▶ _Task to carry out_:
Look through the records that follow. Copy every line containing the word "from".

>>>>

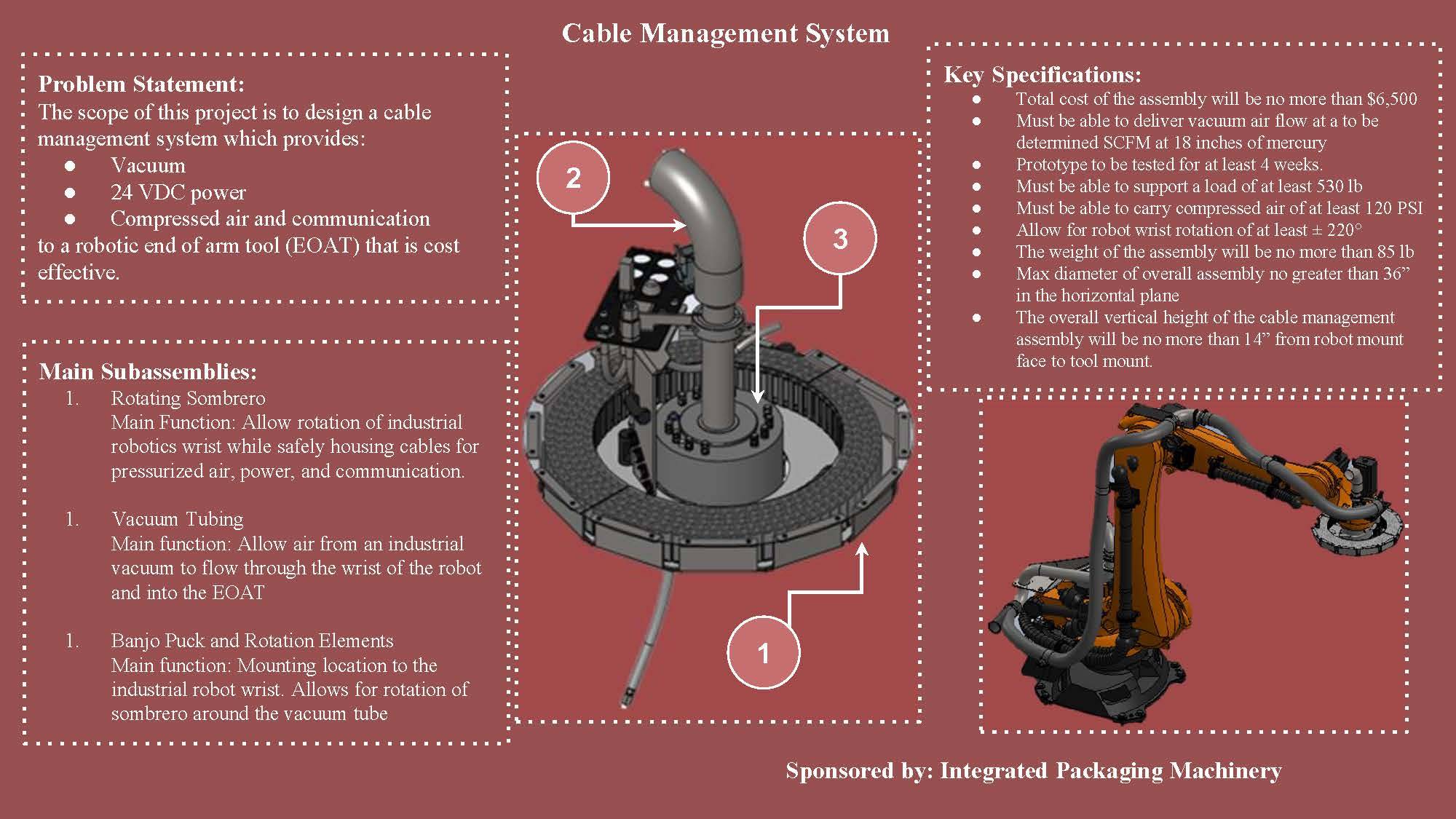 Cable Management System

Problem Statement:
The scope of this project is to design a cable management system which provides:
● Vacuum
● 24 VDC power
● Compressed air and communication
to a robotic end of arm tool (EOAT) that is cost effective.

Main Subassemblies:
1. Rotating Sombrero
Main Function: Allow rotation of industrial robotics wrist while safely housing cables for pressurized air, power, and communication.

1. Vacuum Tubing
Main function: Allow air from an industrial vacuum to flow through the wrist of the robot and into the EOAT

1. Banjo Puck and Rotation Elements
Main function: Mounting location to the industrial robot wrist. Allows for rotation of sombrero around the vacuum tube

2

3

1

Key Specifications:
● Total cost of the assembly will be no more than $6,500
● Must be able to deliver vacuum air flow at a to be determined SCFM at 18 inches of mercury
● Prototype to be tested for at least 4 weeks.
● Must be able to support a load of at least 530 lb
● Must be able to carry compressed air of at least 120 PSI
● Allow for robot wrist rotation of at least ± 220°
● The weight of the assembly will be no more than 85 lb
● Max diameter of overall assembly no greater than 36” in the horizontal plane
● The overall vertical height of the cable management assembly will be no more than 14” from robot mount face to tool mount.

Sponsored by: Integrated Packaging Machinery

<<<<

▶ _Written solution_:
Main function: Allow air from an industrial vacuum to flow through the wrist of the robot and into the EOAT
● The overall vertical height of the cable management assembly will be no more than 14” from robot mount face to tool mount.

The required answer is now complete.